* EXERCISE DESCRIPTION
Rewrite the entries starting at the line that has "What is the shortest" and ending with the line that has "26525 millimetres", requests included. Raise each distance in the answers by 5.

┌─ DATA FOR THIS EXERCISE

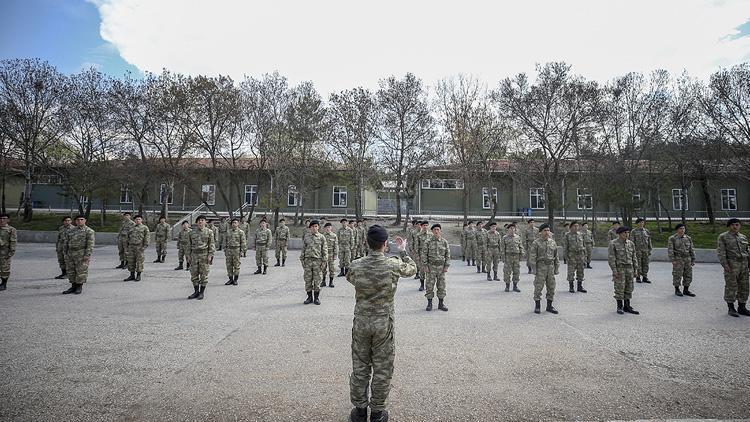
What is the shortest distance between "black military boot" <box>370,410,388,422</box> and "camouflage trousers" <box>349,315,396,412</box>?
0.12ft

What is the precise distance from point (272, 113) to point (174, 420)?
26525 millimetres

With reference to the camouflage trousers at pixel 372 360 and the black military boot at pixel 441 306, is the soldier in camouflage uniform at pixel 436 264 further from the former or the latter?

└─
┌─ DATA FOR THIS EXERCISE

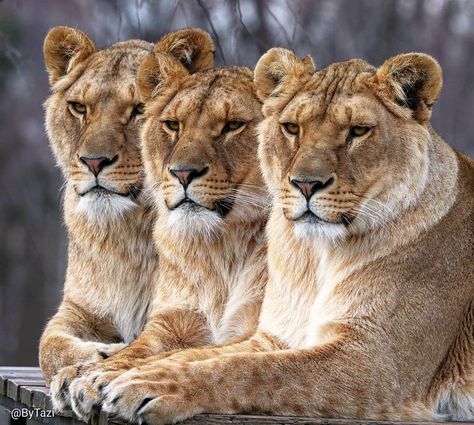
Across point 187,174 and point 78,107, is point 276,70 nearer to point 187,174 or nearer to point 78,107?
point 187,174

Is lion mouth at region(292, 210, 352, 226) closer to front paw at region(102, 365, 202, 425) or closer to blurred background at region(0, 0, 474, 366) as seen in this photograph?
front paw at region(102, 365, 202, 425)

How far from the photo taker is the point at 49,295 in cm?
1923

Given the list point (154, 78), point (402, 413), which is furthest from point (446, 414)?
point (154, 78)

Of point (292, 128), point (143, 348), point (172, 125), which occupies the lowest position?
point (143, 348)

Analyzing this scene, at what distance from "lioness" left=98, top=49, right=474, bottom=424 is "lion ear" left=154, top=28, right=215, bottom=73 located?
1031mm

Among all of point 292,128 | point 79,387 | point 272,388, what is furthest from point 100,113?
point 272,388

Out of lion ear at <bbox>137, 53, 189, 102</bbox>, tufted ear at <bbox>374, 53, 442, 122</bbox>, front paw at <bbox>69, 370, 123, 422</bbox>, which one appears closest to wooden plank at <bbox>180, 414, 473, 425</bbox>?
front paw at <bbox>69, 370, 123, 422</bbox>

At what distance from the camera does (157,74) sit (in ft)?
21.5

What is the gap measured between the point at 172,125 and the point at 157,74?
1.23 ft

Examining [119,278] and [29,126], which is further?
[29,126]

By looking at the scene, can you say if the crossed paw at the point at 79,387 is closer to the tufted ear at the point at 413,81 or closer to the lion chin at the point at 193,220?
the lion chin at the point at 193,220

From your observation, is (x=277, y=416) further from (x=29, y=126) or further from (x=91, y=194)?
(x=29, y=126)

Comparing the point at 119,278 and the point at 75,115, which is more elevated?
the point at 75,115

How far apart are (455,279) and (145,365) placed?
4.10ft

└─

* CORRECT OUTPUT
What is the shortest distance between "black military boot" <box>370,410,388,422</box> and "camouflage trousers" <box>349,315,396,412</box>?
5.12ft

What is the precise distance from point (272, 113) to point (174, 420)?
26530 millimetres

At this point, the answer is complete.